BEGIN

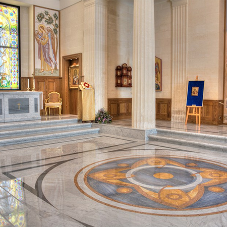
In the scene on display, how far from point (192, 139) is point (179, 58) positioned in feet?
13.3

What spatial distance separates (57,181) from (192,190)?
194cm

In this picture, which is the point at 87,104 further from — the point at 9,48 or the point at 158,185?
the point at 158,185

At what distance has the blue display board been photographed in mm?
8797

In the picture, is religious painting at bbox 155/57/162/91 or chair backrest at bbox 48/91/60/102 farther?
chair backrest at bbox 48/91/60/102

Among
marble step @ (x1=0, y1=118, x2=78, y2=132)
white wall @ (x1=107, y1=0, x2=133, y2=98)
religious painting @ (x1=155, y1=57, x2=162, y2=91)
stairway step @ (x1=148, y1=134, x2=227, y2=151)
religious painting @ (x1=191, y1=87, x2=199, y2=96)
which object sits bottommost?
stairway step @ (x1=148, y1=134, x2=227, y2=151)

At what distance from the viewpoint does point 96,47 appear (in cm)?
995

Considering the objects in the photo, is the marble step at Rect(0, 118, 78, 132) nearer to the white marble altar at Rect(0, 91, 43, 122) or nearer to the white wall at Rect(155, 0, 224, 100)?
the white marble altar at Rect(0, 91, 43, 122)

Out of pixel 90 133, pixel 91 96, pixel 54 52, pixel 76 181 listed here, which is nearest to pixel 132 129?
pixel 90 133

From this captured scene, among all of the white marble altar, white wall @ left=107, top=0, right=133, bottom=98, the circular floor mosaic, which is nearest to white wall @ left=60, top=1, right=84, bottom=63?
white wall @ left=107, top=0, right=133, bottom=98

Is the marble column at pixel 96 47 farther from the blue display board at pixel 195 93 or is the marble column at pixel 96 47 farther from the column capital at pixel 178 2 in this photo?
the blue display board at pixel 195 93

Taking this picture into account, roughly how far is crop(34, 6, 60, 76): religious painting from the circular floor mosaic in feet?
24.3

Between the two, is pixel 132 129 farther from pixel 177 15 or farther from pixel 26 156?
pixel 177 15

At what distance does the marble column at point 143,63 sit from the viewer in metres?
7.75

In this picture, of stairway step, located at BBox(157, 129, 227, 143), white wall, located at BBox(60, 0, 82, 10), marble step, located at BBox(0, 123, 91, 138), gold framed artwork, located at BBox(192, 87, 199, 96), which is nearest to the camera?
stairway step, located at BBox(157, 129, 227, 143)
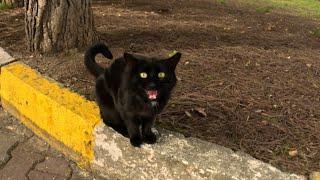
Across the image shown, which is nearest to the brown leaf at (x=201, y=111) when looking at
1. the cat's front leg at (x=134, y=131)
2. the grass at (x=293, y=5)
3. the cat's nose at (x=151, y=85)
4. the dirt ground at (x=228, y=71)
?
the dirt ground at (x=228, y=71)

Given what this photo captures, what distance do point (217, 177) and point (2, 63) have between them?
98.0 inches

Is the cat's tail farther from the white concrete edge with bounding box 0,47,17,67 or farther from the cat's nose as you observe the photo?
the white concrete edge with bounding box 0,47,17,67

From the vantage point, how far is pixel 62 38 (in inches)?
179

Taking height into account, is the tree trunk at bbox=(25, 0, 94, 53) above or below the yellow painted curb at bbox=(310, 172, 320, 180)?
above

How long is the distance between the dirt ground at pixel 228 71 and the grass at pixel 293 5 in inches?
92.6

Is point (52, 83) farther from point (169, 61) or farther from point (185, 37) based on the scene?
point (185, 37)

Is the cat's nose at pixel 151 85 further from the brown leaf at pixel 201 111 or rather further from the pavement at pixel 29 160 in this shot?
the pavement at pixel 29 160

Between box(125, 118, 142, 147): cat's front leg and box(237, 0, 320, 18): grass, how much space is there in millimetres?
5265

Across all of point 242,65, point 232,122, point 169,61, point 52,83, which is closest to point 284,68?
point 242,65

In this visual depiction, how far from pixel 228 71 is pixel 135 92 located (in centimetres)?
159

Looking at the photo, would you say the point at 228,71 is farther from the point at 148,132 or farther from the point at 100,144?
the point at 100,144

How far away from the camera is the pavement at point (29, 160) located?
11.3ft

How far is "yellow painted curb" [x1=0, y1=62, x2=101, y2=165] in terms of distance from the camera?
350 cm

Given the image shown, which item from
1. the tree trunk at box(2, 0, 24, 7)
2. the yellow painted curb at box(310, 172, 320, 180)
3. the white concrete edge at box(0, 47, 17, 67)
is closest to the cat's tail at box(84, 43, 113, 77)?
the white concrete edge at box(0, 47, 17, 67)
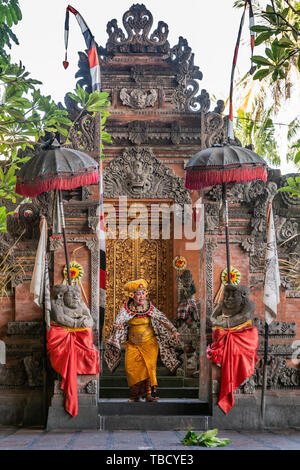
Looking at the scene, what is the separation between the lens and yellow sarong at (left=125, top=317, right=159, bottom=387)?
9.34m

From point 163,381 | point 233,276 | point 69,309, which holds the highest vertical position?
point 233,276

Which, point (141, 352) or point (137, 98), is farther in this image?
point (137, 98)

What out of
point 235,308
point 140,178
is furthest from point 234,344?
point 140,178

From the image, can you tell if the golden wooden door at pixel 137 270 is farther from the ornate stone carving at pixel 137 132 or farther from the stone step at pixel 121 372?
the ornate stone carving at pixel 137 132

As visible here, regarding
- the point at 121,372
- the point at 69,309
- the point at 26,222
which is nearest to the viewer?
the point at 69,309

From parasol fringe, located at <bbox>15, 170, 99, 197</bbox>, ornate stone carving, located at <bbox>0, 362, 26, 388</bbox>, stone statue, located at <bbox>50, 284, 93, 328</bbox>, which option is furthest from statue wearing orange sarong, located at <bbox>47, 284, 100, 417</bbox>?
parasol fringe, located at <bbox>15, 170, 99, 197</bbox>

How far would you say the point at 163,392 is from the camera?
10.4 metres

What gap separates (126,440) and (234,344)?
6.38ft

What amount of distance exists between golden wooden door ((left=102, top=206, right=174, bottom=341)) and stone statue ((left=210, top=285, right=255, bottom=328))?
389 cm

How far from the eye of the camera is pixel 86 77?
1231 cm

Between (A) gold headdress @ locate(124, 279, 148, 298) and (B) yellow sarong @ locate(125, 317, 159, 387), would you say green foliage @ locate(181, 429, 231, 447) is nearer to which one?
(B) yellow sarong @ locate(125, 317, 159, 387)

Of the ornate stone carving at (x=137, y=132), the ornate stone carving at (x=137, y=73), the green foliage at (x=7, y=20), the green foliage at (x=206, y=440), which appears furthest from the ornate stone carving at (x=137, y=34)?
the green foliage at (x=206, y=440)

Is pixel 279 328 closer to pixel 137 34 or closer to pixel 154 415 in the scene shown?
pixel 154 415

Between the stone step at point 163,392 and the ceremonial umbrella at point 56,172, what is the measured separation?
2.85 meters
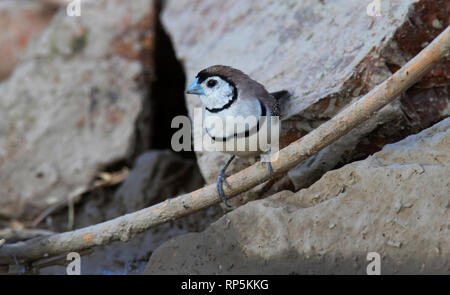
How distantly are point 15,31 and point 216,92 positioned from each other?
12.7ft

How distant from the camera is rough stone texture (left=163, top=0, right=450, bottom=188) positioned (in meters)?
3.44

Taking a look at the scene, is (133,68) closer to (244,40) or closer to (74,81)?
(74,81)

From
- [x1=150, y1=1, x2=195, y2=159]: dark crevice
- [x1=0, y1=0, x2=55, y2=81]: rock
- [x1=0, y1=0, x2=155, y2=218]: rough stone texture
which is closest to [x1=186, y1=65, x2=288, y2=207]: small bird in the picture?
[x1=0, y1=0, x2=155, y2=218]: rough stone texture

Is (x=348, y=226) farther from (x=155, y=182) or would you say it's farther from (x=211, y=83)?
(x=155, y=182)

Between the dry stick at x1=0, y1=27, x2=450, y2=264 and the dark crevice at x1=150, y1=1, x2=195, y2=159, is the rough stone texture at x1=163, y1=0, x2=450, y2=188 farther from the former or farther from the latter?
the dark crevice at x1=150, y1=1, x2=195, y2=159

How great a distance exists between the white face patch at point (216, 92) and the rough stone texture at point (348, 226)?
656 millimetres

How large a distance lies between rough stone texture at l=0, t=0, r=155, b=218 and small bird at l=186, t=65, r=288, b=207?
212cm

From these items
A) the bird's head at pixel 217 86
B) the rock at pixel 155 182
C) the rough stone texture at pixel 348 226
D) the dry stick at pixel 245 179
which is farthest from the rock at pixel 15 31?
the rough stone texture at pixel 348 226

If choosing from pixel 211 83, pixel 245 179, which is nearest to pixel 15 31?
pixel 211 83

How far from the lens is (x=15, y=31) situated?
6465 mm

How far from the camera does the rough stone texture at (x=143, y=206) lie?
4426 mm

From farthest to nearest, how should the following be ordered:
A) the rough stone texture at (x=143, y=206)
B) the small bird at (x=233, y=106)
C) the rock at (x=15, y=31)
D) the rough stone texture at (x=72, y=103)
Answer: the rock at (x=15, y=31) → the rough stone texture at (x=72, y=103) → the rough stone texture at (x=143, y=206) → the small bird at (x=233, y=106)

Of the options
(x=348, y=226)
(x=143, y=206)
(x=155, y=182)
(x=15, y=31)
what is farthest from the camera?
(x=15, y=31)

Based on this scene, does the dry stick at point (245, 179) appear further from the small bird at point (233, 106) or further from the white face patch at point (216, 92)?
the white face patch at point (216, 92)
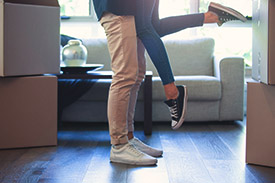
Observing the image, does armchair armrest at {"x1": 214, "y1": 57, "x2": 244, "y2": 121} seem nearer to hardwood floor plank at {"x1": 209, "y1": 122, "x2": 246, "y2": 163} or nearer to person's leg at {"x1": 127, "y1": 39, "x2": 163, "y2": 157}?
hardwood floor plank at {"x1": 209, "y1": 122, "x2": 246, "y2": 163}

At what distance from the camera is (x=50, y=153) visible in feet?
6.67

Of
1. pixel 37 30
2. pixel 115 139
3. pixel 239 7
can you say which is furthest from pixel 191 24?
pixel 239 7

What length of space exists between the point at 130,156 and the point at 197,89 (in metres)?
1.21

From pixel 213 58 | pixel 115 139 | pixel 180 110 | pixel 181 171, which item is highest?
pixel 213 58

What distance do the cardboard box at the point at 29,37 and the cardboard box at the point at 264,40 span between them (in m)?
1.14

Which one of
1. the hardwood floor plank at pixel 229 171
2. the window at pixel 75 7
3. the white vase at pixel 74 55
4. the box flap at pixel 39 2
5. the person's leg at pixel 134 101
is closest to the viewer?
the hardwood floor plank at pixel 229 171

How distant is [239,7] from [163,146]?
7.10 ft

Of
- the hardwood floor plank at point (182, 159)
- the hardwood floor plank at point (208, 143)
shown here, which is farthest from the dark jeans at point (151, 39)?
the hardwood floor plank at point (208, 143)

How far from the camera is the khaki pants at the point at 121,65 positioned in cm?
169

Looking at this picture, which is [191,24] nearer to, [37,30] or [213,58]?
[37,30]

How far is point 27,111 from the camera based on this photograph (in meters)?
2.14

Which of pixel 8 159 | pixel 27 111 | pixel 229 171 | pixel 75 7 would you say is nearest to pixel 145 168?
pixel 229 171

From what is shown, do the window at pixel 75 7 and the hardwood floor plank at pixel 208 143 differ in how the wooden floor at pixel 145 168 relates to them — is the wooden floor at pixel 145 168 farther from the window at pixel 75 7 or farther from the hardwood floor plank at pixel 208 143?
the window at pixel 75 7

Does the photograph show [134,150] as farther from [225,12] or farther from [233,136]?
[233,136]
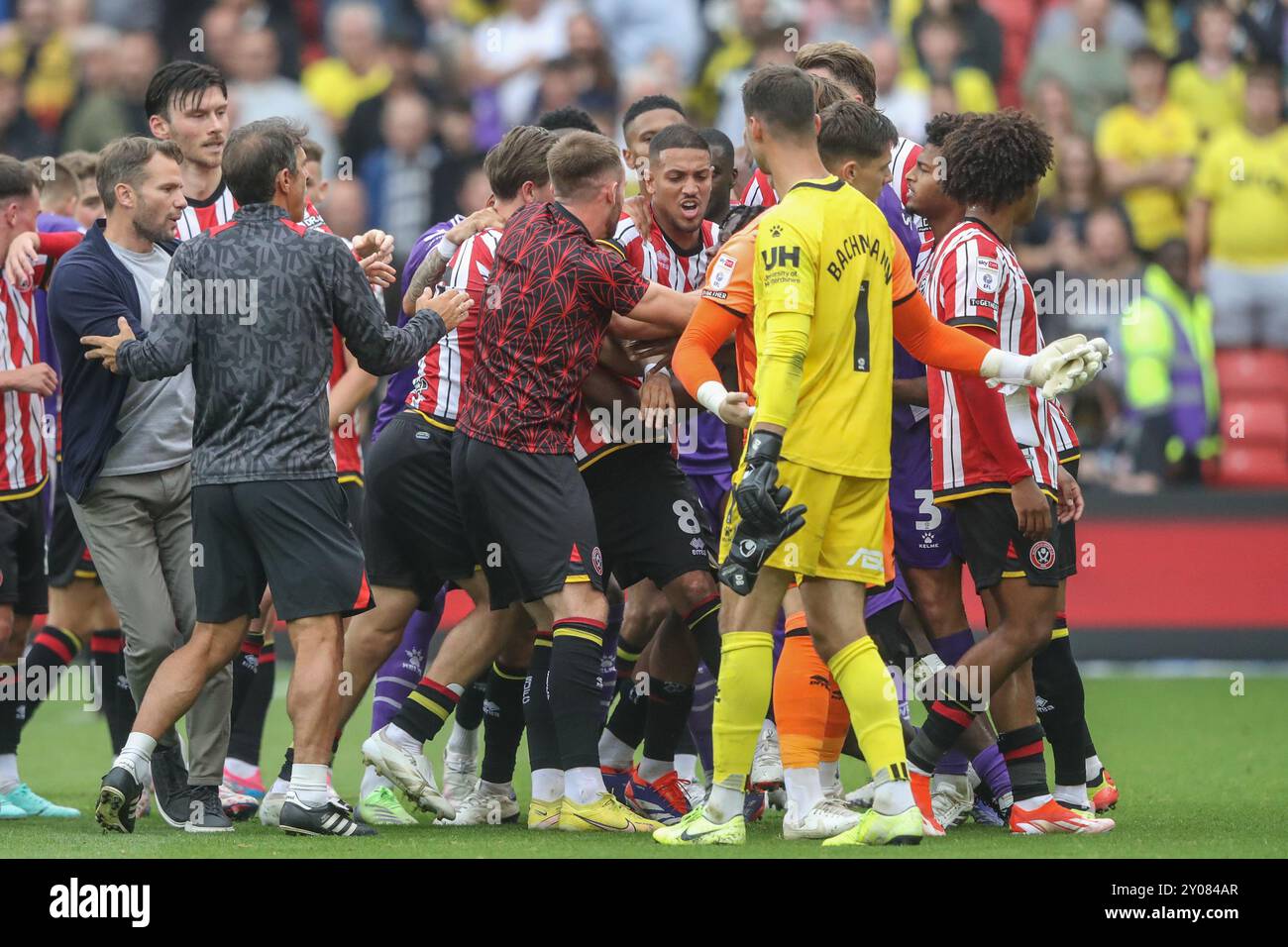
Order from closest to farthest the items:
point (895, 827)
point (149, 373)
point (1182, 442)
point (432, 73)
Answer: point (895, 827) → point (149, 373) → point (1182, 442) → point (432, 73)

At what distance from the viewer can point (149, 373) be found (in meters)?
6.61

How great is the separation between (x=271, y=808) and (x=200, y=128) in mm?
2804

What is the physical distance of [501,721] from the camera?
25.2 ft

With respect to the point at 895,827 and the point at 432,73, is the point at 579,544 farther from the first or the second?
the point at 432,73

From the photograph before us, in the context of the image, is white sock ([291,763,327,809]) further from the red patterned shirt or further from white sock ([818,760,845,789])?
white sock ([818,760,845,789])

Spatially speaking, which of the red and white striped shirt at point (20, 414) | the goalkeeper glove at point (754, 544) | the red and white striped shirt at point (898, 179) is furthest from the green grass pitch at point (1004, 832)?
the red and white striped shirt at point (898, 179)

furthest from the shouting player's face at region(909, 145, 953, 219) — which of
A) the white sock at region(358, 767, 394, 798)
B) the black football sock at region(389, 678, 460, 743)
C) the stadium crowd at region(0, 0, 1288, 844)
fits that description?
the white sock at region(358, 767, 394, 798)

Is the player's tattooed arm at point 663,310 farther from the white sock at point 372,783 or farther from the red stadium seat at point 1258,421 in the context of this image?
the red stadium seat at point 1258,421

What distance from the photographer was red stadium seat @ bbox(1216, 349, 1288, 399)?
1429cm

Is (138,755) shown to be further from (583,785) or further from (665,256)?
(665,256)

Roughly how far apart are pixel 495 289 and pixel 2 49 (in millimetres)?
11451

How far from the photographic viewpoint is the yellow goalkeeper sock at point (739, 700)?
625cm

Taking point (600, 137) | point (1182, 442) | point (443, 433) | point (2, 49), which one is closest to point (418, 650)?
point (443, 433)

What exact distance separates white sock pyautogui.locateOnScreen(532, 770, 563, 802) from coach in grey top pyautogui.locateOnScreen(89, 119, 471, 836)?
769 millimetres
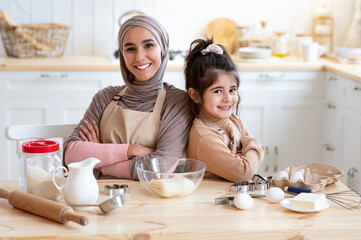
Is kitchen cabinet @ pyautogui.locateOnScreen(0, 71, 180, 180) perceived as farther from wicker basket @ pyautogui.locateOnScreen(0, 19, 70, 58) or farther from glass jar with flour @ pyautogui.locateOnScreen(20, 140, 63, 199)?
glass jar with flour @ pyautogui.locateOnScreen(20, 140, 63, 199)

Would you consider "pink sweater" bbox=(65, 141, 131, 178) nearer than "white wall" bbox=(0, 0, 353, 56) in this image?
Yes

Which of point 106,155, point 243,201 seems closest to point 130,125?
point 106,155

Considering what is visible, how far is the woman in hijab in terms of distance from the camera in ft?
6.06

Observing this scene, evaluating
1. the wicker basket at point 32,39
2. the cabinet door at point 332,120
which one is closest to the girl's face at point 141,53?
the cabinet door at point 332,120

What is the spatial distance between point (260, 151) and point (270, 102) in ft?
6.21

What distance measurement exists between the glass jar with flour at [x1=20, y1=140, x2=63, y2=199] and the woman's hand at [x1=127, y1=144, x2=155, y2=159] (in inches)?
13.6

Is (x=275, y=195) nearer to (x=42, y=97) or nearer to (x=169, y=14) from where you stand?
(x=42, y=97)

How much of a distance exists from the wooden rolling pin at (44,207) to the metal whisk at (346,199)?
0.72 metres

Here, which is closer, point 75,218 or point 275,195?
point 75,218

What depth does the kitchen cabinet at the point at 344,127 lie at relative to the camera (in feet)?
10.3

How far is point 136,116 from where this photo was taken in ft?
6.35

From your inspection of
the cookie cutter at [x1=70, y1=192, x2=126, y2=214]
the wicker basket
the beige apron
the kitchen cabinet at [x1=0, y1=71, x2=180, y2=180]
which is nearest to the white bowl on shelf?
the kitchen cabinet at [x1=0, y1=71, x2=180, y2=180]

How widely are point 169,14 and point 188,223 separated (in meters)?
3.00

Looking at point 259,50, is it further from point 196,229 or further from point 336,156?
point 196,229
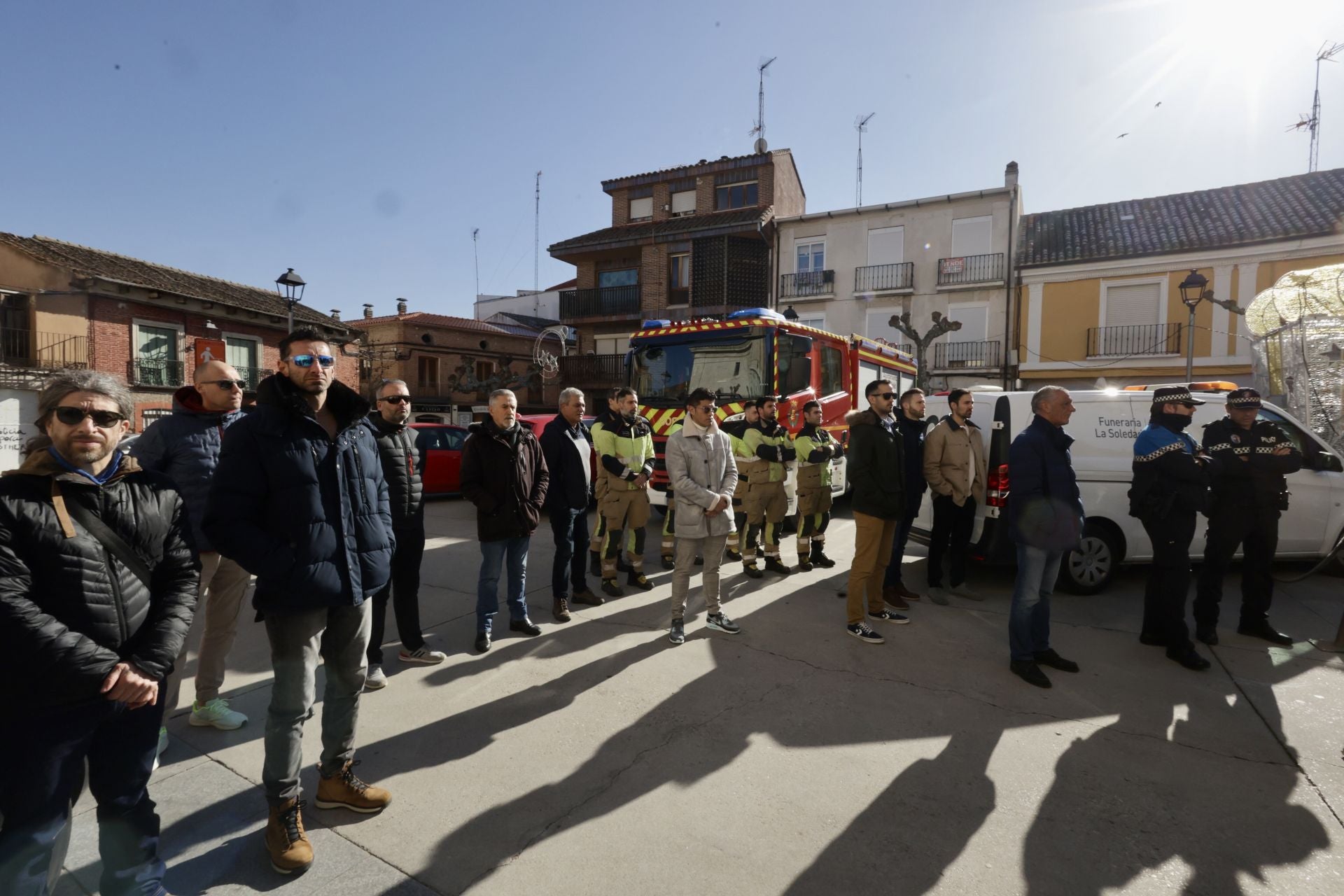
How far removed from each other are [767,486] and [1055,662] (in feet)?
10.0

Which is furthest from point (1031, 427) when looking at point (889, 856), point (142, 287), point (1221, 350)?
point (142, 287)

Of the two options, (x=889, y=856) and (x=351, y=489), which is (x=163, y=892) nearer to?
(x=351, y=489)

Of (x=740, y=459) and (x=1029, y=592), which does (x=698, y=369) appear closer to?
(x=740, y=459)

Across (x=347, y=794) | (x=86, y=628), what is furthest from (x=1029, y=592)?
(x=86, y=628)

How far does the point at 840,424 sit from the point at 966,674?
5.41 meters

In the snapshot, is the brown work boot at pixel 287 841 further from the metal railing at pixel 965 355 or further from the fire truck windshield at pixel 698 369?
the metal railing at pixel 965 355

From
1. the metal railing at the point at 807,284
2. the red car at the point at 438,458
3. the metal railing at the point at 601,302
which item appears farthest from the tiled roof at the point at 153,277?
the metal railing at the point at 807,284

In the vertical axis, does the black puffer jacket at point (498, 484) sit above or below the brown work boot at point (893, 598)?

END

> **Task requirements**
Put the lines between the one holding "How far from the photographic" and the one holding "769 millimetres", inclusive, into a numbered list, leaving out any blank lines.

> **Reply to the exercise**
1. How far from the photographic viewpoint is the yellow goalkeeper sock at point (739, 700)?
2. 625cm
3. Taking point (600, 137) | point (1182, 442) | point (443, 433) | point (2, 49), which one is closest to point (418, 650)?
4. point (443, 433)
5. What exact distance separates white sock pyautogui.locateOnScreen(532, 770, 563, 802) from coach in grey top pyautogui.locateOnScreen(89, 119, 471, 836)?
6. 769 millimetres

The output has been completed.